You've created some viral TV, perhaps most notably the Edwin Diaz entrance. How did that come about?
DeMarsico: (During Diaz's first year as a Met) I noticed his entrance song over the PA because we can hear the PA. I go, "Whoa, that's an interesting song." The song immediately reminded me of an Ennio Morricone score from the spaghetti westerns. I thought it could really be something. I didn't get the directing job until the next season, and Diaz kinda stunk his first few years as a Met. It didn't make sense to do anything then. But it always stayed with me, that entrance song that was so cool. So, 2022 comes along, and he's the best closer in baseball.
So, we had a game in July, it was Jacob deGrom's first start at Citi Field in, like, two years, returning from injury. We had a rain delay (prior to the game). We had a ton of extra time to talk. I decided I wanted to capture the fans' ovation when deGrom took the field. I knew his song was "Simple Man" by Lynyrd Skynyrd. Gary in the booth always references his song because it's such a good characterization for who deGrom is as a man and pitcher. I told the announcers, "Hey, let's stay out and capture the moment with 'Simple Man.'"

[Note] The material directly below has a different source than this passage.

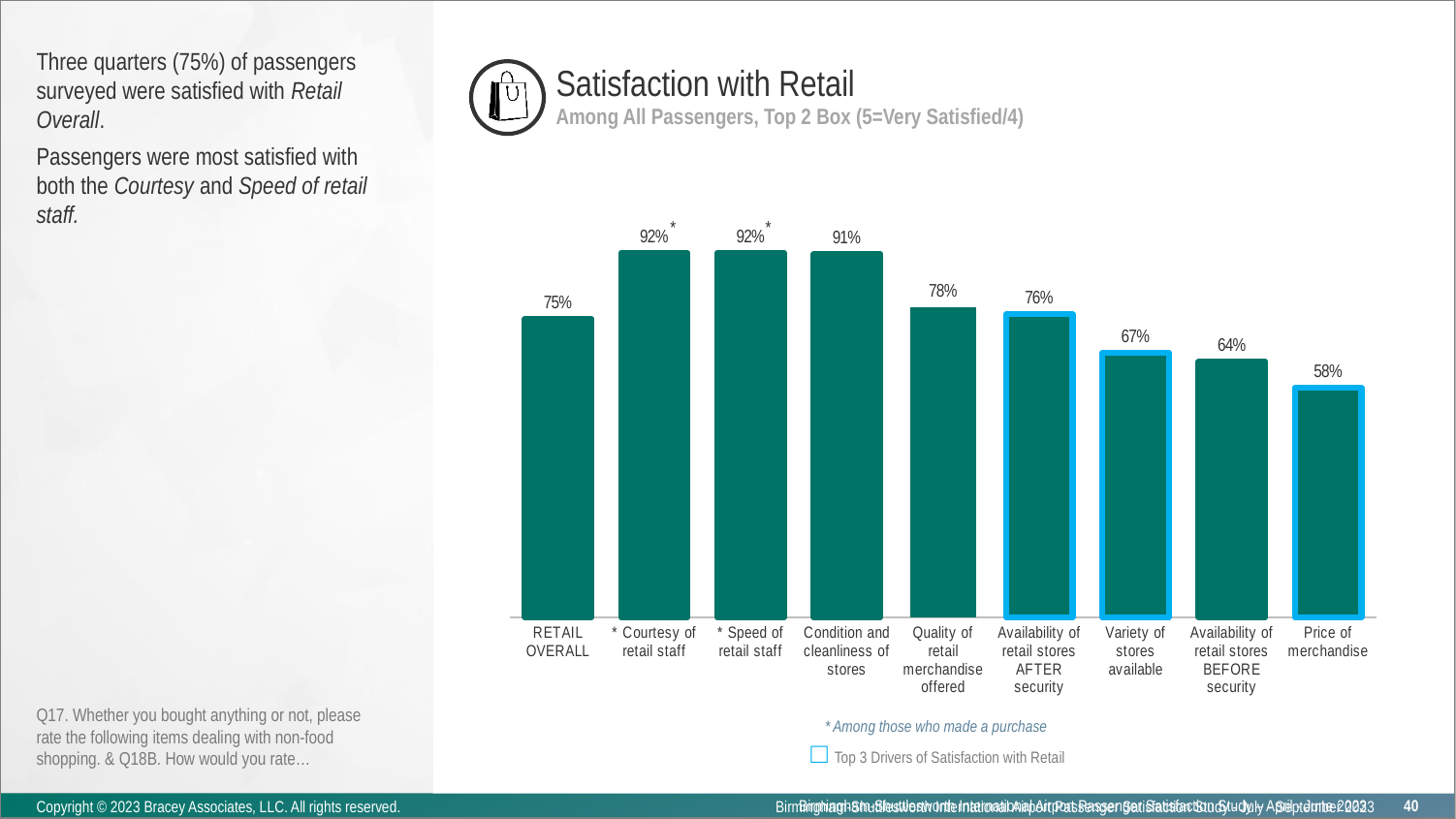
Which category has the lowest satisfaction value? Price of merchandise What is the difference between the satisfaction values for Courtesy of retail staff and RETAIL OVERALL? 17% Which is larger, the value for Availability of retail stores AFTER security or Availability of retail stores BEFORE security? Availability of retail stores AFTER security How many categories are shown in the chart? 9 What is the difference between the satisfaction values for Quality of retail merchandise offered and Variety of stores available? 11% How many bars are outlined in blue as Top 3 Drivers of Satisfaction with Retail? 3 What is the satisfaction value for Price of merchandise? 58% What is the title of the chart? Satisfaction with Retail What is the satisfaction value for Availability of retail stores AFTER security? 76% What is the satisfaction value for Condition and cleanliness of stores? 91% What is the satisfaction value for RETAIL OVERALL? 75% What kind of chart is shown on the slide? Bar chart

We did that, and it was a pretty magical moment, probably one of my favorite moments we ever had in the truck. It really was a perfect sequence. Perfect storm of events that led to that happening. That game we showed the "Simple Man" entrance was the first time we did the Edwin Diaz walk-in, too.
The Mets were up by a run or two (entering the ninth) against the Braves, and I go, "The moment is now. This is the moment." I sent the camera down to the bullpen. The shot's been done before, the Yankees with Mariano Rivera coming in with "(Enter) Sandman." It wasn't like I was inventing a shot.
But the moment, the fact that we showed deGrom doing "Simple Man," the fact that it was a big game, the fact that it was a perfect bookend to the way we start the broadcast, the fact that not everyone had heard this song that I had been listening to and admiring for years. And see a shot that, as a Mets fan, they'd probably never seen before, it was kind of a moment that transcended baseball and became a pop culture event. It was everywhere. After that, my whole life changed. I'm in The New York Times, Washington Post, people are following me on social media. It's viral.
How much of a plan does your team have in the truck before each game, and how much of it is reacting in the moment?
DeMarsico: Our broadcast is very good at reacting in the moment. Sometimes when you have too much of a plan in place, or do too much homework, or have too much of an outline, it kind of stunts your growth.
Every camera has an assignment given the situation but they are very loose assignments because you don't want to ever put a muzzle on a creative person. You don't want them to miss a shot that other broadcasts aren't getting because they have such strict assignments. Because they don't want to miss something. I'm not a afraid to isolate a fan in the stands and hope for a great reaction. I might leave the foul line open. I might not have that definitive shot of fair or foul because I'm isolating on a fan in the stands, because I'm trying to tell a compelling story
I will sometimes forfeit 100%, fail-safe game coverage in order to get that human emotion. That's an important part of what we do. Every one of us involved in the broadcast has the freedom to take the road not taken.
Travis Sawchik is theScore's senior baseball writer.